En lisant ce fragment, on croirait assister à ce très bref instant qui vient juste avant la pensée, et que Lispector situe dans un « écart spatial de moins d’un millimètre » par rapport à celle-ci. En effet, ce qui est décrit ici, si on l’aborde en termes d’évènement, ne dure à peine que quelques secondes, quelques secondes au terme desquelles surgit la pensée en tant que telle, à savoir le fait que le sportif est du côté de la vie alors que le drogué, lui, se dédie à la mort. En tant qu’il met en forme ce passage de la pré-pensée à la pensée faite de mots, ne pourrait-on pas parler, à propos de Synapses , d’une praxis de l’écriture comme exercice spirituel, un exercice visant à prendre conscience de la pré-pensée à partir de laquelle se déploie notre vie? Entreprise paradoxale, certes - puisque la pré-pensée est précisément ce qui n’est pas la conscience –, mais qui demeure néanmoins féconde. En nous reconnectant à un état dont la conscience et la pensée faites de mots nous déconnectent constamment, une telle praxis de l’écriture ne nous reconnecte-t-elle pas en même temps à l’humanité dont cet état, on l’a dit, est le dénominateur commun?
Simon
Je ne sais pas vraiment comment décrire ce passage du senti au langage. Par contre, je suis fasciné par l’intensité de cette expérience, et en écrivant Synapses j’ai cherché les moyens de faire ressentir la décharge de sens qui nous frappe lorsqu’on se souvient d’un épisode important de notre vie ou qu’on croit saisir une situation. La fraction de seconde dont parle Lispector me fait penser au courant électrique qui parcourt notre cerveau et qui nous survolte lorsque nous avons l’impression, par le langage, d’accéder à un savoir qui nous était inaccessible un instant plus tôt. On pourrait presque parler d’épiphanie, mais je ne crois pas que le langage soit transcendant. Le sentiment de se révéler à soi-même par le langage est une expérience intérieure; il s’agit d’une impression personnelle, rien de plus. Bref, j’ai voulu rendre compte de l’intensité de cette expérience en développant un flot langagier, une syntaxe qui serait commune à chacun des fragments. Les longues phrases du recueil cherchent à traduire le mouvement de la pensée qui s’emballe au fur et à mesure qu’elle s’énonce.
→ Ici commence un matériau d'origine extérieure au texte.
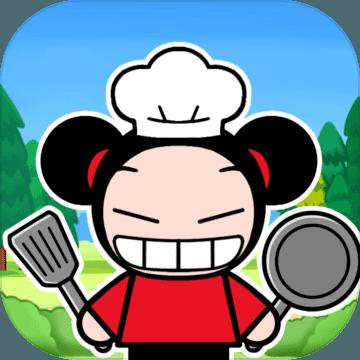 一起来做饭吧噗卡的餐车世界之旅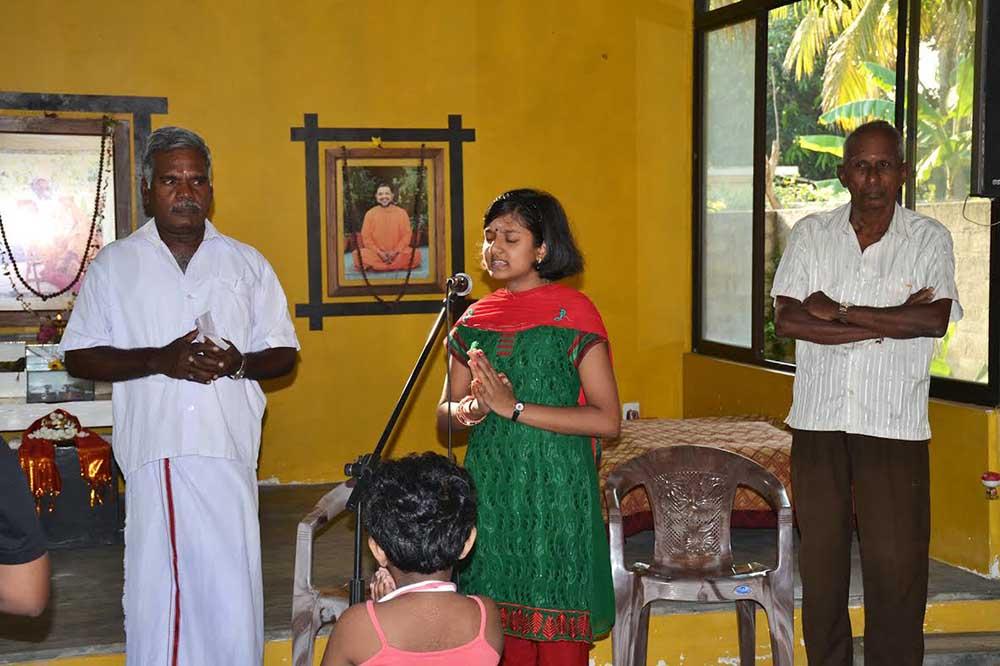 சின்மய நாதம் சஞ்சிகையின் 12வது இதழ் வெளியீடு (1)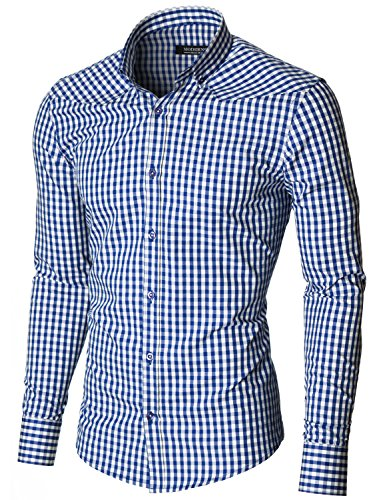 MODERNO Mens Checkered Shirts Dress Slim Fit Long Sleeve Button down (MOD1458LS) Blue / White US L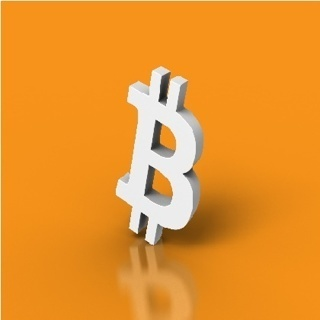 0.0005 BTC or $21 amazon gift card  ♥♥♥ Fast Digital Delivery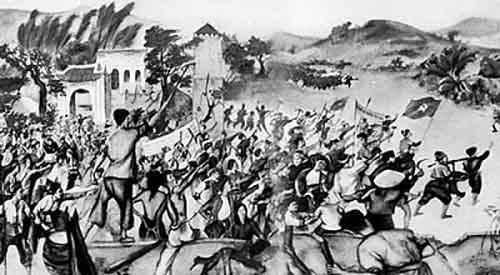 nguyên nhân của phong trào cách mạng 1930 đến 1931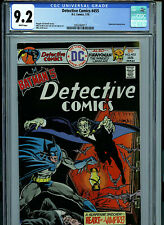 Detective Comics # 455 CGC 9.2 NM-  Batman 1976 White Pages Comic Amricons K17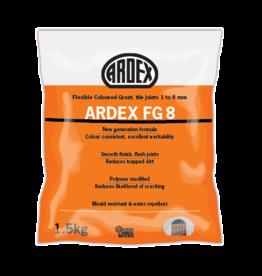 Ardex ARDEX FG8 Slate Grey 211 5kg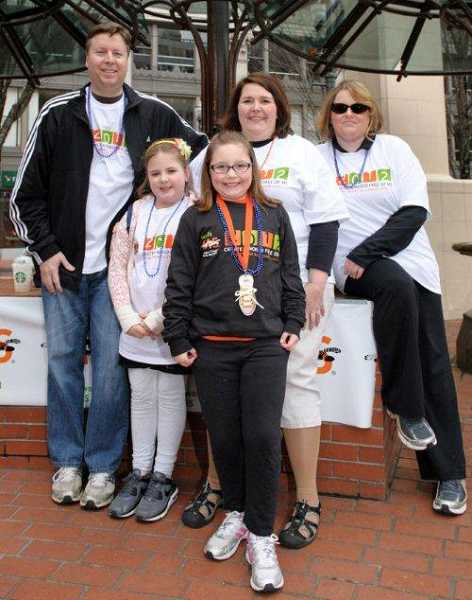 by: SUBMITTED PHOTO - Claires family gathered for Walk MS last year: back row, from left, is Ken Sarnowski, Emma Boden, Carol Sarnowski and Felicha Fields; in the front is Claire Sarnowski.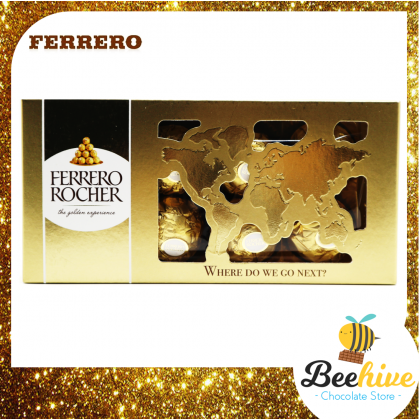 Ferrero Rocher T8 100g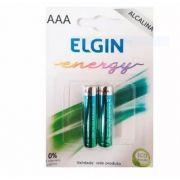 10 Cartelas com PILHA ALCALINA AAA ELGIN LR03 (BLISTER C/2)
Si nous sommes emmurés dans l’expérience individuelle, j’ai voulu suggérer qu’il existe quelque chose comme une structure commune de l’expérience, un fond commun qui nous permettrait d’échanger malgré la singularité de nos vies.
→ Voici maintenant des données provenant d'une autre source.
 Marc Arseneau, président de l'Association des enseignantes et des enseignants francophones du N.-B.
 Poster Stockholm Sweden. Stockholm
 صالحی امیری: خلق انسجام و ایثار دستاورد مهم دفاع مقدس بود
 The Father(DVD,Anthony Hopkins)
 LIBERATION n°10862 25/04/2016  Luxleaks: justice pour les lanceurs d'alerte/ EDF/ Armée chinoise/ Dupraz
Nous n’avons pas accès au contenu de la boîte crânienne des gens qu’on côtoie, et c’est ce mystère que j’essaie de percer en écrivant. Je crois que le langage, parce qu’il s’agit d’un outil commun, permet de contourner l’étanchéité des êtres en établissant une sorte de principe d’équivalence; je ne peux pas ressentir ta tristesse, mais les mots que tu emploies pour la décrire me laissent croire qu’il existe, entre ta tristesse et la mienne, un air de famille. En passant d’une tête à l’autre, de fragment en fragment, j’invite ceux qui me lisent à se questionner sur ce qui les lie aux autres. Cela dit, j’espère que le livre résiste aux efforts de projection des lecteurs et des lectrices. Je ne voulais surtout pas offrir une version édulcorée de l’altérité. En fait, j’ai plutôt l’impression qu’en général, on se comprend très peu et très mal. Mais ce malentendu qui nous donne tant de fil à retordre est aussi ce qui nous lie, d’une certaine façon. Ce qui nous ramène à ce que je disais plus tôt; pour moi, l’écriture est une pratique qui permet de saisir des nuances qui échappent à l’attention ordinaire. De l’autre côté, la lecture est aussi une pratique attentionnelle; simplement, il s’agit de porter attention à ce qui a occupé l’auteur. Alors, pour revenir à la question des exercices spirituels, je dirais qu’il s’agit plus horizontalement d’exercices de perception; il ne s’agit pas d’élévation, mais de décentrement, ou peut-être parfois de rapprochement, lorsqu’on a le sentiment de se reconnaître dans un personnage.
Louis-Thomas
Lorsque tu écris que tu ne crois pas que le langage est transcendant, tu proposes une vision qui apparaît aussi dans ton livre. Prenons par exemple le fragment suivant, qui aborde le problème de front :

Ce n’est pas que tu ressentes absolument le besoin de croire en quelque chose, mais tout de même, la vue du cadavre de ta grand-mère déposé dans un cercueil trop grand pour lui, la crispation des doigts assemblés en bouquet sur la poitrine ont achevé de ruiner en toi les pensées magiques qu’on t’avait inoculées, et la chair t’es apparue dans sa matérialité repoussante, sans autre horizon que sa dégénérescence, cette vision n’étant elle-même qu’un influx nerveux parcourant ton encéphale, un frisson animal trop longtemps confondu avec ce je-ne-sais-quoi de grandiose qui t’habiterais et qui justifierait tout, alors que rien ne distingue ton parcours de celui d’une balle qui poursuit sa trajectoire dans le noir vers un mur (Ibid: 12).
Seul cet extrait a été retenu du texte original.